- [RECORDS SHOWN]:
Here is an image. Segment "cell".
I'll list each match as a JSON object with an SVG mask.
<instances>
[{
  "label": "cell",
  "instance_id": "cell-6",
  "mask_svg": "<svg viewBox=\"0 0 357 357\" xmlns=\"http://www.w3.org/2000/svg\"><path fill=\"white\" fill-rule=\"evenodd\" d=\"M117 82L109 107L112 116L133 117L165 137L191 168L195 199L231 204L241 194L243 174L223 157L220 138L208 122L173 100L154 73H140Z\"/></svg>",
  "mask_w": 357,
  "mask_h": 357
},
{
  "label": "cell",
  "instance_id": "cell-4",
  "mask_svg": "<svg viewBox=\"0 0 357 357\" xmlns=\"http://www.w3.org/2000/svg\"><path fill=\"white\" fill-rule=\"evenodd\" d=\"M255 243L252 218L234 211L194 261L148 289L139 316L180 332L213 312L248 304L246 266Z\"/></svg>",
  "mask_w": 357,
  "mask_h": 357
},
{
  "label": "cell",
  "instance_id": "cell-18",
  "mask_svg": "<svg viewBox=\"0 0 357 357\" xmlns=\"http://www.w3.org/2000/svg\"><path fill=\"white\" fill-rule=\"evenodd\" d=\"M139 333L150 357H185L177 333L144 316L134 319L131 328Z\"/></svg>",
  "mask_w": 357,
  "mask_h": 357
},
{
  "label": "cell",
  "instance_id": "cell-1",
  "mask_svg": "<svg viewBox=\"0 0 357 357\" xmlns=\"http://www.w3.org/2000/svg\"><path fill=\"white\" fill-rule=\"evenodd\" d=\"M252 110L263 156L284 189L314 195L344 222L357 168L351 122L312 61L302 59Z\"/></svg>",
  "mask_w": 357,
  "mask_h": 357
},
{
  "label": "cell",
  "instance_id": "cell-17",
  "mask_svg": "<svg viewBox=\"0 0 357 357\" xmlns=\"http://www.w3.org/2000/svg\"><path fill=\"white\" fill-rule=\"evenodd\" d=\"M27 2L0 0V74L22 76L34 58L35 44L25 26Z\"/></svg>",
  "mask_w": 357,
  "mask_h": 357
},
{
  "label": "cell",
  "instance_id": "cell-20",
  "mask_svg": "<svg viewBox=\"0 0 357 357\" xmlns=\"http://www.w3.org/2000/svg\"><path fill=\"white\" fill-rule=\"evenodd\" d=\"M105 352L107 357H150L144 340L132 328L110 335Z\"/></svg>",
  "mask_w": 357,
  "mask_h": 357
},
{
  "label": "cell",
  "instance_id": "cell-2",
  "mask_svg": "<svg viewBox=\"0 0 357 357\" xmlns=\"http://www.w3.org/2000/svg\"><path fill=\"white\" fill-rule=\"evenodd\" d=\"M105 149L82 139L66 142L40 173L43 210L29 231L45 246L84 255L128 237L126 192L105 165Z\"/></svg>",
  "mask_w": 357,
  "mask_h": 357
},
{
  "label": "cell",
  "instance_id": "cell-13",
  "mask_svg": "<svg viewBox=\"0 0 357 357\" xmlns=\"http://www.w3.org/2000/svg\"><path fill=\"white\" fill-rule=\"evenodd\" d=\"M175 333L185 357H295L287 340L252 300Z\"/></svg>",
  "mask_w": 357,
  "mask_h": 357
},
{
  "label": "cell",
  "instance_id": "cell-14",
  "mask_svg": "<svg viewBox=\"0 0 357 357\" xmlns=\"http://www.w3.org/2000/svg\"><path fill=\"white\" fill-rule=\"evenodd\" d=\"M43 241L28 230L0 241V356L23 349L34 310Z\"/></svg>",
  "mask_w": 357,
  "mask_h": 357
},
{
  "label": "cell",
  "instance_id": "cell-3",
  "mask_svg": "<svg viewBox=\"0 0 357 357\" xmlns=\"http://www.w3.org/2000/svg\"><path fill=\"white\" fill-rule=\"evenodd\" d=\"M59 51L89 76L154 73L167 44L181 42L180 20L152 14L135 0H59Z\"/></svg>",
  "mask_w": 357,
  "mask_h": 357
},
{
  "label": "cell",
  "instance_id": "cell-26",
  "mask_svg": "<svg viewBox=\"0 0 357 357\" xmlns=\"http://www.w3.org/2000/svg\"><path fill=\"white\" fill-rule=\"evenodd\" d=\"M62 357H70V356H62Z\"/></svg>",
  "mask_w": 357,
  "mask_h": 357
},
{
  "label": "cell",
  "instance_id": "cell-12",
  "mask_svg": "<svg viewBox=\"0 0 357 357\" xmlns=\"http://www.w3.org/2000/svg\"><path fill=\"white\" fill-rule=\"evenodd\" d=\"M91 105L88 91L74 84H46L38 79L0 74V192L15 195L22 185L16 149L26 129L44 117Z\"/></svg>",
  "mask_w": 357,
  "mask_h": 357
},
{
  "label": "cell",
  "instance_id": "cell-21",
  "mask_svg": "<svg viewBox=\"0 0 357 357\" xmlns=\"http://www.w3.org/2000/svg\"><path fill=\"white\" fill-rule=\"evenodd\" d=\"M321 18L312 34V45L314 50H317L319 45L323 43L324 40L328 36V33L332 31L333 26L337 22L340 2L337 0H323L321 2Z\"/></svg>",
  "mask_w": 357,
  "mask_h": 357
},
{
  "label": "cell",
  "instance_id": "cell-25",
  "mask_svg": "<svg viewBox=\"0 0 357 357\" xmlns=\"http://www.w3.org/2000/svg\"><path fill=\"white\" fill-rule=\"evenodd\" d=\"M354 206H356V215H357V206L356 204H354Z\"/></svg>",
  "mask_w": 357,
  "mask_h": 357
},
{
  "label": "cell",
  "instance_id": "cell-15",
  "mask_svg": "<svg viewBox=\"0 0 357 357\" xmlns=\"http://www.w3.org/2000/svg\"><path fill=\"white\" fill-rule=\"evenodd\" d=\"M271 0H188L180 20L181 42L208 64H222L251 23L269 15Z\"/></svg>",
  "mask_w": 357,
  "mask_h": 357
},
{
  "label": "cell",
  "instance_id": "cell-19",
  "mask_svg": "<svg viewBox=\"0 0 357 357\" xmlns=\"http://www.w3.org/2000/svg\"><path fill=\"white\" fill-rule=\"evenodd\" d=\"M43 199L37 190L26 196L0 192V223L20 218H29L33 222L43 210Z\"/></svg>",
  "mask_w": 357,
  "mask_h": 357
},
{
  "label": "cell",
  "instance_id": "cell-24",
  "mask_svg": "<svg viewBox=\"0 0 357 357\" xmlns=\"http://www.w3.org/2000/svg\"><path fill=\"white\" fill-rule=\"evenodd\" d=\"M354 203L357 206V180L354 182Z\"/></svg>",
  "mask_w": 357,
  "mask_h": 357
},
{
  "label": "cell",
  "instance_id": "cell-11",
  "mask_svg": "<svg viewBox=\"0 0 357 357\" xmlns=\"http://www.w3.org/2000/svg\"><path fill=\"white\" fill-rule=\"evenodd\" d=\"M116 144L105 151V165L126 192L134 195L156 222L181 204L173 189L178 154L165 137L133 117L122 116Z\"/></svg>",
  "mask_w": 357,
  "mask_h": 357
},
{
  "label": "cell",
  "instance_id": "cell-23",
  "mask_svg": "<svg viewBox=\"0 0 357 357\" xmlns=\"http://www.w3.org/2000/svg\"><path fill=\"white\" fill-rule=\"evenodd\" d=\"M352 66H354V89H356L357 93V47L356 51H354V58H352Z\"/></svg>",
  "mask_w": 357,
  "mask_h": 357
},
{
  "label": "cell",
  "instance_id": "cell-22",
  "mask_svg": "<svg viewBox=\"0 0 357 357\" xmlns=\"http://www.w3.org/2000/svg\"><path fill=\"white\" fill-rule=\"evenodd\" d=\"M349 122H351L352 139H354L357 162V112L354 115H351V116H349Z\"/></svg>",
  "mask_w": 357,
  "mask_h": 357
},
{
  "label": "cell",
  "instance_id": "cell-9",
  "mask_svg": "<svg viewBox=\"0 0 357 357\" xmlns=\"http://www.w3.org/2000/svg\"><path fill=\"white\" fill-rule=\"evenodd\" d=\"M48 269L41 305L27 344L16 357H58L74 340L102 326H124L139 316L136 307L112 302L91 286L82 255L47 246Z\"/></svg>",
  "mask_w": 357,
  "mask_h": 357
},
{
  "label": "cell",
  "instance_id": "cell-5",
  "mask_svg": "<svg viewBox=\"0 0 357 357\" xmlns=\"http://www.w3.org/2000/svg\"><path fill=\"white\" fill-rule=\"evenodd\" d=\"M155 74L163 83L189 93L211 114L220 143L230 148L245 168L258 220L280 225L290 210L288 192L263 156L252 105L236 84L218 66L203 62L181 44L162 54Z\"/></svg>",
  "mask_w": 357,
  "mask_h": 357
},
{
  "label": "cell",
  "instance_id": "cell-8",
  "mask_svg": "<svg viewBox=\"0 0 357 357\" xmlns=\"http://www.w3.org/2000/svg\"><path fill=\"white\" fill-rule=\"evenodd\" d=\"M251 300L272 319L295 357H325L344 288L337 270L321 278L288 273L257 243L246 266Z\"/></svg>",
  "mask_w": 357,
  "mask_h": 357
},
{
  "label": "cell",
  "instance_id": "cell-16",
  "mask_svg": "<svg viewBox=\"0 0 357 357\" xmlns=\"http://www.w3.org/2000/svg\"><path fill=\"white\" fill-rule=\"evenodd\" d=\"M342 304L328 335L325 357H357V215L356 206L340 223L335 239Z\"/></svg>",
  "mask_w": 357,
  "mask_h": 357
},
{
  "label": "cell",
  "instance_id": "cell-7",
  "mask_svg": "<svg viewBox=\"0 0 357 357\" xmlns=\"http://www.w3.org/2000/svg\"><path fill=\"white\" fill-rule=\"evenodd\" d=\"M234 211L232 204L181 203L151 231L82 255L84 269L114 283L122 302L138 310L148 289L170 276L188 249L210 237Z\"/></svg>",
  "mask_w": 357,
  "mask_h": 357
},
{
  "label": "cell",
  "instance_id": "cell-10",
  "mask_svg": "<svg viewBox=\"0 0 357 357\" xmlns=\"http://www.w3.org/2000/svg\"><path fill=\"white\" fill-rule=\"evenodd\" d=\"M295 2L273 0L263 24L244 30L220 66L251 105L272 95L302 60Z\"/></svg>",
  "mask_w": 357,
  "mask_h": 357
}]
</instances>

- [PROBLEM TO SOLVE]:
Write out the rows as a numbered list, starting at the first line and ending with the line that contains "243L252 218L234 211L194", both included. Leave out any blank lines.

- [ANSWER TO THE EXERCISE]:
1. Here is an image. Segment "cell".
2. I'll list each match as a JSON object with an SVG mask.
3. <instances>
4. [{
5.   "label": "cell",
6.   "instance_id": "cell-6",
7.   "mask_svg": "<svg viewBox=\"0 0 357 357\" xmlns=\"http://www.w3.org/2000/svg\"><path fill=\"white\" fill-rule=\"evenodd\" d=\"M117 82L109 107L112 116L133 117L165 137L191 168L195 199L231 204L241 194L243 174L223 157L220 138L208 122L173 100L154 73H140Z\"/></svg>",
8.   "mask_w": 357,
9.   "mask_h": 357
10. },
11. {
12.   "label": "cell",
13.   "instance_id": "cell-4",
14.   "mask_svg": "<svg viewBox=\"0 0 357 357\" xmlns=\"http://www.w3.org/2000/svg\"><path fill=\"white\" fill-rule=\"evenodd\" d=\"M255 243L252 218L234 211L194 261L148 289L139 316L180 332L213 312L248 304L246 266Z\"/></svg>",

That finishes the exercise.